▶ **Exercise goal**
Only the text of the entries below should be returned, exactly as given, without pictures.

▶ **Items from a data source**
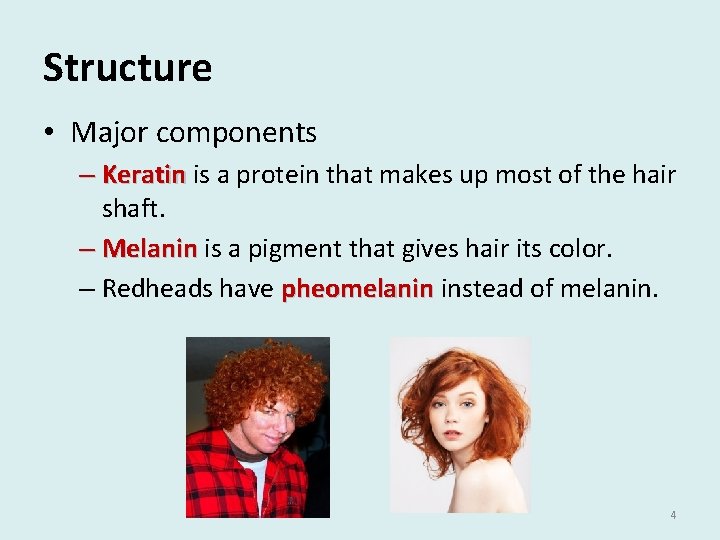 Structure

• Major components

– Keratin is a protein that makes up most of the hair shaft.

– Melanin is a pigment that gives hair its color.

– Redheads have pheomelanin instead of melanin.

4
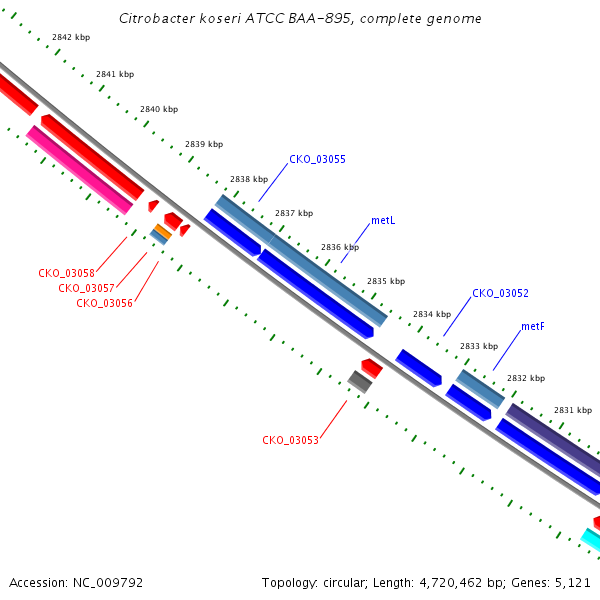 Citrobacter koseri ATCC BAA-895, complete genome

2842 kbp
2841 kbp
2840 kbp
2839 kbp
2838 kbp
2837 kbp
2836 kbp
2835 kbp
2834 kbp
2833 kbp
2832 kbp
2831 kbp

CKO_03055
metL
CKO_03052
metF
CKO_03058
CKO_03057
CKO_03056
CKO_03053

Accession: NC_009792

Topology: circular; Length: 4,720,462 bp; Genes: 5,121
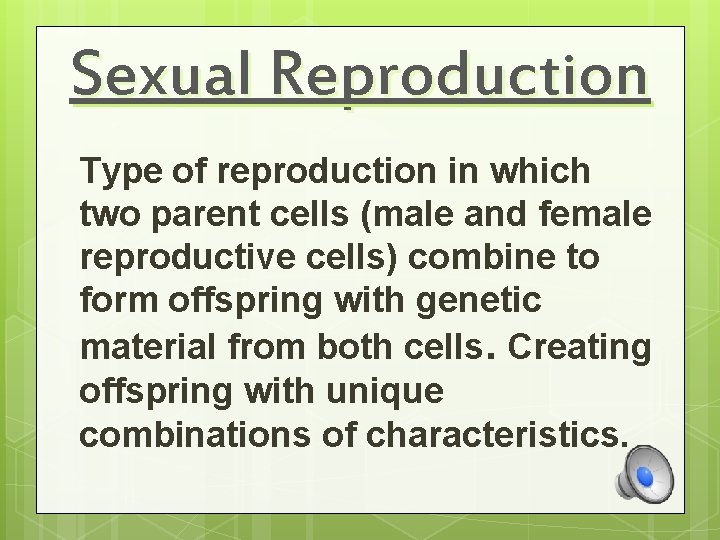 Sexual Reproduction

Type of reproduction in which two parent cells (male and female reproductive cells) combine to form offspring with genetic material from both cells. Creating offspring with unique combinations of characteristics.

▶ **Answer to the exercise**
 Structure

• Major components

– Keratin is a protein that makes up most of the hair shaft.

– Melanin is a pigment that gives hair its color.

– Redheads have pheomelanin instead of melanin.

4
 Citrobacter koseri ATCC BAA-895, complete genome

2842 kbp
2841 kbp
2840 kbp
2839 kbp
2838 kbp
2837 kbp
2836 kbp
2835 kbp
2834 kbp
2833 kbp
2832 kbp
2831 kbp

CKO_03055
metL
CKO_03052
metF
CKO_03058
CKO_03057
CKO_03056
CKO_03053

Accession: NC_009792

Topology: circular; Length: 4,720,462 bp; Genes: 5,121
 Sexual Reproduction

Type of reproduction in which two parent cells (male and female reproductive cells) combine to form offspring with genetic material from both cells. Creating offspring with unique combinations of characteristics.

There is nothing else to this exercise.